Kubernetes Secret
A Kubernetes Secret is an API object used to store sensitive information (like passwords, tokens, keys, or certificates) separately from application code. This helps keep such data secure and manageable. Yes, you can mount a Secret as a volume in a pod. When mounted as a volume, each key in the Secret becomes a file in the specified directory, with its contents being the decoded (plain text) secret data.
For example, if you have a Secret named “my-secret” with a key called “password,” you can mount it in a pod like this:
apiVersion: v1
kind: Pod
metadata:
name: secret-volume-pod
spec:
containers:
- name: my-container
image: busybox
command: ["cat", "/etc/secret/password"]
volumeMounts:
- name: secret-volume
mountPath: /etc/secret
readOnly: true
volumes:
- name: secret-volume
secret:
secretName: my-secret
In this setup, the file /etc/secret/password
will contain the secret’s decoded data.
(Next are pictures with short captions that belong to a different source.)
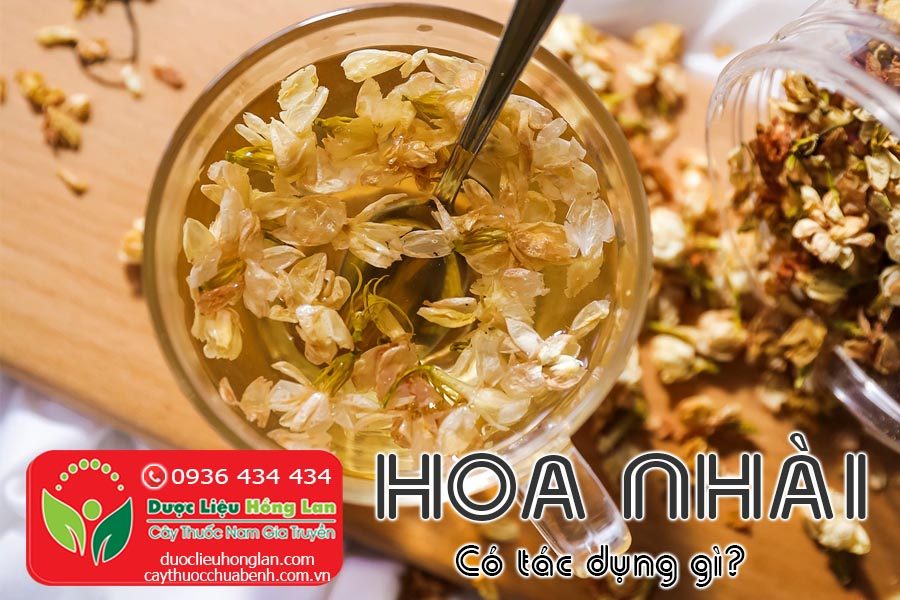 HOA-NHAI-CO-TAC-DUNG-GI-CTY-DUOC-LIEU-HONG-LAN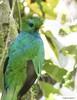 Resplendent Quetzal (Pharomachrus mocinno) (Gmo_CR) Tags: pharomachrusmocinno resplendentquetzal quetzal coludo costarica coronado locosporelbosque monserrat macho male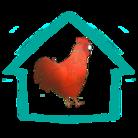 ✨キラキラの地鶏✨ ( runa260903 )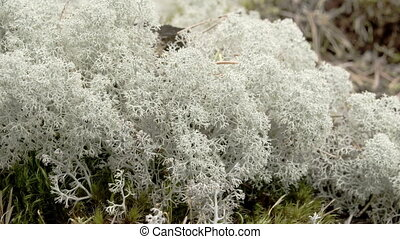 The cotton balls like cup lichen sprouting in the forest Cup...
This approach lets you securely provide secrets to your applications without embedding them in images or pod specs directly.
By default, Kubernetes stores Secrets unencrypted in etcd (they’re only base64‐encoded, which isn’t real encryption). However, you can configure the API server to encrypt Secrets at rest for added security. In addition, Kubernetes uses RBAC and namespace isolation to control access, so only authorized users and pods can read or modify a Secret.